4.5.4 Uitbreidingsmogelijkheden

4.5.4.1 ‘Public interest test’ bij fusies, overnames of samenwerkingsverbanden

Fusies, overnames en samenwerkingsverbanden tussen ondernemingen (in het mededingingsrecht ‘concentraties’ genoemd) van een zekere omvang moeten vooraf worden goedgekeurd door de Belgische Mededingingsautoriteit (BMA) of in sommige gevallen door de Europese Commissie (EC). Deze controles op concentraties van ondernemingen gebeuren respectievelijk overeenkomstig boek IV van het Wetboek van Economisch Recht (WER) en de EG-concentratieverordening van 20 januari 2004 (EUMR).

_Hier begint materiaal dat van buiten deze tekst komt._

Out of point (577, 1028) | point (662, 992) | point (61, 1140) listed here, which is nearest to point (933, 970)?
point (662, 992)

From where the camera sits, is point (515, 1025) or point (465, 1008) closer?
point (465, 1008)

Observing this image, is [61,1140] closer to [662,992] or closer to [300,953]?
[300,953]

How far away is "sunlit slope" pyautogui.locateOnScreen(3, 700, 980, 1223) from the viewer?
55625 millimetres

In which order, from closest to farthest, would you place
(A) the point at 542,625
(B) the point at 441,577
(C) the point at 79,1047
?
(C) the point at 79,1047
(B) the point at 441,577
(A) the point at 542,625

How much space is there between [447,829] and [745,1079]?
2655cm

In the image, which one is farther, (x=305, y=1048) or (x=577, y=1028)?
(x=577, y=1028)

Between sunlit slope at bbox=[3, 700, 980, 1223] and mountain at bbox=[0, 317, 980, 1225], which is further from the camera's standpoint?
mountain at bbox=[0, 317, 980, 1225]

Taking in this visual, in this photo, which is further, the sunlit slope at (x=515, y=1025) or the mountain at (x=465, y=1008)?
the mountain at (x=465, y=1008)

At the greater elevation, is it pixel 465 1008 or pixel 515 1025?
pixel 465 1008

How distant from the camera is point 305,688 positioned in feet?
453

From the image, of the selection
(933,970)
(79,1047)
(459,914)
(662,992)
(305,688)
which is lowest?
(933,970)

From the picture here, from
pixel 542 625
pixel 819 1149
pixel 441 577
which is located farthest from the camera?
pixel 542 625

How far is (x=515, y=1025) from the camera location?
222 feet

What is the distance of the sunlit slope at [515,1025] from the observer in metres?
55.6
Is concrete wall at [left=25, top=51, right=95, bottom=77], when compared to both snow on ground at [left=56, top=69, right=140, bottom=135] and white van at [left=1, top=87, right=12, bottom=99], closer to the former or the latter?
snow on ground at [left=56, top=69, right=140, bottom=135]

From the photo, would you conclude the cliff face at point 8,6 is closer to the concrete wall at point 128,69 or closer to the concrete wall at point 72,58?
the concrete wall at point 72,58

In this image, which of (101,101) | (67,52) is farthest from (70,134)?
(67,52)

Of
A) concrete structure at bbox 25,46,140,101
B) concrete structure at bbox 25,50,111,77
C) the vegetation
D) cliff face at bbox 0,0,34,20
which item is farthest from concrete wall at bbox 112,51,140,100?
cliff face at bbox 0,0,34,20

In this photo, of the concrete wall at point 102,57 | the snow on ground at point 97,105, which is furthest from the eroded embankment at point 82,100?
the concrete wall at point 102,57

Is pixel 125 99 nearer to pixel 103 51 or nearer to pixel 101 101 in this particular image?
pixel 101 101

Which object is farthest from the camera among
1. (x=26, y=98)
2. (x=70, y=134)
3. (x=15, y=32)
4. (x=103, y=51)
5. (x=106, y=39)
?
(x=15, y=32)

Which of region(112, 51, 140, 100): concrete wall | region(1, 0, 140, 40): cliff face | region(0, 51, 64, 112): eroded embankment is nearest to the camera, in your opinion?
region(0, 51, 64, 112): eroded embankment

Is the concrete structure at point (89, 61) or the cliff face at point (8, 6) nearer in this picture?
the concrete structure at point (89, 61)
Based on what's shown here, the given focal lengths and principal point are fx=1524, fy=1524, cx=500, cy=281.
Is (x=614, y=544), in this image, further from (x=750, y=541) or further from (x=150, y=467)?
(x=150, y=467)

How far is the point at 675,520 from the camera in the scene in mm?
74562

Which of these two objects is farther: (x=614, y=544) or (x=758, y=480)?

Artikel 21, vierde lid van de EUMR bepaalt dat, ondanks de exclusieve bevoegdheid van de Europese Commissie voor concentraties met een Europese omvang, ‘de lidstaten passende maatregelen (kunnen) nemen ter bescherming van andere gewettigde belangen dan die welke in deze verordening in aanmerking zijn genomen.’ De ‘pluraliteit van de media’ wordt hierbij uitdrukkelijk als voorbeeld van een gewettigd belang gegeven om maatregelen bij concentraties te verantwoorden.

Bij de toetsing van een concentratie (niet alleen van Europese, maar ook van Belgische omvang) kan dus, naast de beoordeling van mededingingsfactoren (zoals hogere prijzen of verminderde innovatie) door de EC of de BMA, ook in een bijkomende controle worden voorzien door een andere instantie, die nader de impact op de pluraliteit van de media onderzoekt (bv. in een ‘public interest test’).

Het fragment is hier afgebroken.